London-based banking giant HSBC Holdings announced last week that it plans to hire thousands of additional compliance officers as the bank continues to battle a host of legal troubles.

Susan Wright, HSBC's head of financial crime external relations, compared HSBC's recruitment drive to that of JP Morgan, which recently announced plans to assign 3,000 employees to its “control staff” to work on legal and regulatory matters.

“Our [compliance] resources have increased substantially. I can't give the exact figure, but JP Morgan's number is very similar to where we will be,” Wright stated in remarks at a conference on financial crime hosted by the British Bankers' Association. “We have four business lines and heads of finance crime embedded in each one.”

Wright said the new job positions will bring HSBC's total compliance staff to more than 5,000, almost two percent of its global workforce which has decreased by over 40,000 in the past two years, according to The Times.

The move follows a record $1.9 billion settlement that HSBC reached with U.S. Justice Department for anti-money laundering and sanctions violations.

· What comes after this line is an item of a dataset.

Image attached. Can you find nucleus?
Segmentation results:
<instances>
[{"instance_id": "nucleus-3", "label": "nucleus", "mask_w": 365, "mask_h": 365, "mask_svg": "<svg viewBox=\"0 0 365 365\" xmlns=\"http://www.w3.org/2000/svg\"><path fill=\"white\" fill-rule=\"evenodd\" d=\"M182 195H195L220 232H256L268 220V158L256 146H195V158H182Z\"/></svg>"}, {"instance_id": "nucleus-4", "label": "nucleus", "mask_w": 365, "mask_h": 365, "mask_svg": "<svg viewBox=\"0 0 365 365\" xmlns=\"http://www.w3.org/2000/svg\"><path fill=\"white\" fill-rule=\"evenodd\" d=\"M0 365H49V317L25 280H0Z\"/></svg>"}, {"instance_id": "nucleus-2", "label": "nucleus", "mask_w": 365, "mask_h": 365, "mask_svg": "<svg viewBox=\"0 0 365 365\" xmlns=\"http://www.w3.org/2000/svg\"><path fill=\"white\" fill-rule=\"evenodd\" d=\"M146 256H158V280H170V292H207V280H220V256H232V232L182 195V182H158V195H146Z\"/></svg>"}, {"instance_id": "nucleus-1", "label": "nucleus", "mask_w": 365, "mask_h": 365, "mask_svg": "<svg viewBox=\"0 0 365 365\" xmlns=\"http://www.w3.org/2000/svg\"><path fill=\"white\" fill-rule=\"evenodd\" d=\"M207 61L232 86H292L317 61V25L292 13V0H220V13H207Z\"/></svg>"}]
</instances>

The settlement included a record $1.2 billion forfeiture as part of its deferred prosecution agreement reached with the Justice Department for violations of the Bank Secrecy Act (BSA), the International Emergency Economic Powers Act (IEEPA) and the Trading with the Enemy Act (TWEA). 

As Compliance Week previously reported, the Justice Department charged HSBC Bank USA with violations of the BSA by failing to maintain an effective anti-money laundering program, and failing to conduct appropriate due diligence on its foreign correspondent account holders.  The HSBC Group violated IEEPA and TWEA by illegally conducting transactions on behalf of customers in Cuba, Iran, Libya, Sudan and Burma—all countries that were subject to sanctions enforced by the Office of Foreign Assets Control (OFAC) at the time of the transactions.

By failing to implement proper anti-money laundering controls, HSBC facilitated the laundering of at least $881 million in drug proceeds through the U.S. financial system, according to the Justice Department. 

In addition to forfeiting $1.2 billion as part of its DPA, HSBC has also agreed to pay $665 million in civil penalties, including $500 million to the Office of the Comptroller of the Currency (OCC) and $165 million to the Federal Reserve, for its AML program violations. The OCC penalty also satisfies a $500 million civil penalty of the Financial Crimes Enforcement Network. The bank's $375 million settlement agreement with OFAC is satisfied by the forfeiture to the Department of Justice.

More Restructuring

In December 2012, HSBC appointed Robert Werner as head of group financial crime compliance, and group money-laundering reporting officer in an attempt to fix its weak anti-money laundering controls.

HSBC said the newly-created role follows a compliance restructure, which separates financial crime compliance from other areas of compliance. Werner is responsible for developing HSBC's global strategy, standards, systems and policies in areas such as anti-money laundering, counter-terrorist financing, proliferation funding, anti-bribery and sanctions. He also has global responsibility for their implementation and operations.

Werner also oversees global financial crime compliance assurance by working with regional and local assurance teams to ensure consistent and effective application of, and adherence to, global financial crime standards, policies and procedures across the group. He works with Security & Fraud Risk to establish a Global Financial Intelligence Unit to work with the business financial intelligence units, creating the capacity to conduct sensitive in-house investigations into potential regulatory breaches.